Last night we wrestled our four cats through extensive – EXTENSIVE – cat baths. By the time they were finished, they looked as if they’d been drowned.
This was necessitated by our recent flea infestation, which has gone on too long. This is the fourth time we’ve bathed these cats. we’ve been furiously vacuuming, washing clothes and blankets, and spraying to try to stem the tide.
I’ve never seen anything like this. Despite all our efforts, they keep coming back.
The bathwater comes off the cats RED. The cats aren’t visibly red themselves. This seems to be due to our washing off flea droppings (which consist largely of dried blood, and I think function to nourish larvae). Midnight, our oldest cat, is even becoming anemic. Clarence, the sole male, is sorely afflicted. Pepper Mill washed him off at least four times last night, recovering him with flea shampoo and scrubbing and scraping to dislodge the many tenacious fleas.
No cats were harmed in the process. Or people. When Pepper bathed the cats last week a couple of them got their claws into her. But this week I held them down, and there were no injuries.

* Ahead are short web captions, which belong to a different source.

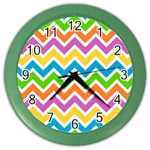 Chevron Pattern Design Texture Color Wall Clock Front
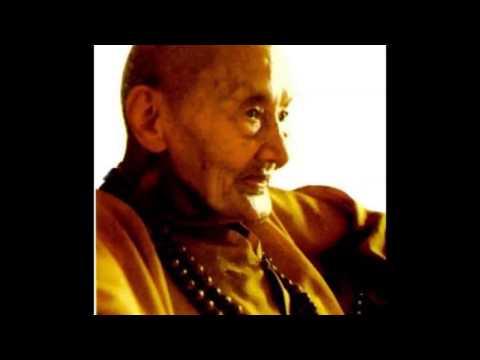 Cẩm Nang Tu Ðạo - Hòa Thượng Quảng Khâm ( Có Video Clip Về Hòa Thượng Quảng Khâm)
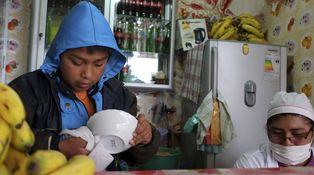 Los niños 'ganan': Bolivia, diez años, edad legal para trabajar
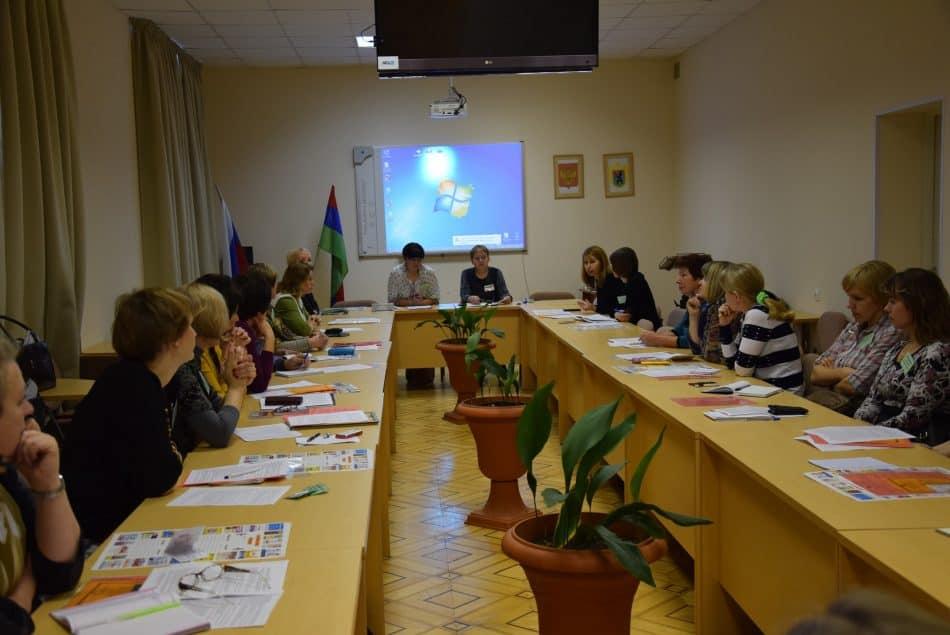 В Карелии обсудят поправку, позволяющую увольнять директора школы только с согласия коллектива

Afterwards, the cats dry off with surprising speed (and are anointed with flea medication), and they very learly stop scratching. For a while, dead fleas drop from them, and we throw them out and wash what they were laying on. Incredibly, considering how long and thoroughly they were washed, a few live (but stunned) fleas drop off, and are promptly dispatched.
Midnight, our oldest, has taken this remarkably well, but she’s fading fast. The fleas aren’t making things better, but they’re not the cause. She has kidney failure (we all – the vet included – expected her to die a year ago. But she’s rallied, and is even more active now than before), and now has a heart murmur as well. Her tail has a large and scary-looking opwn sore, which she seems to be picking at. She’s lost weight. Abnd the fleas are no help. But she’s remarkably good-tempered – more than she used to be, and nuzzles up to us as if she’s expecting the end.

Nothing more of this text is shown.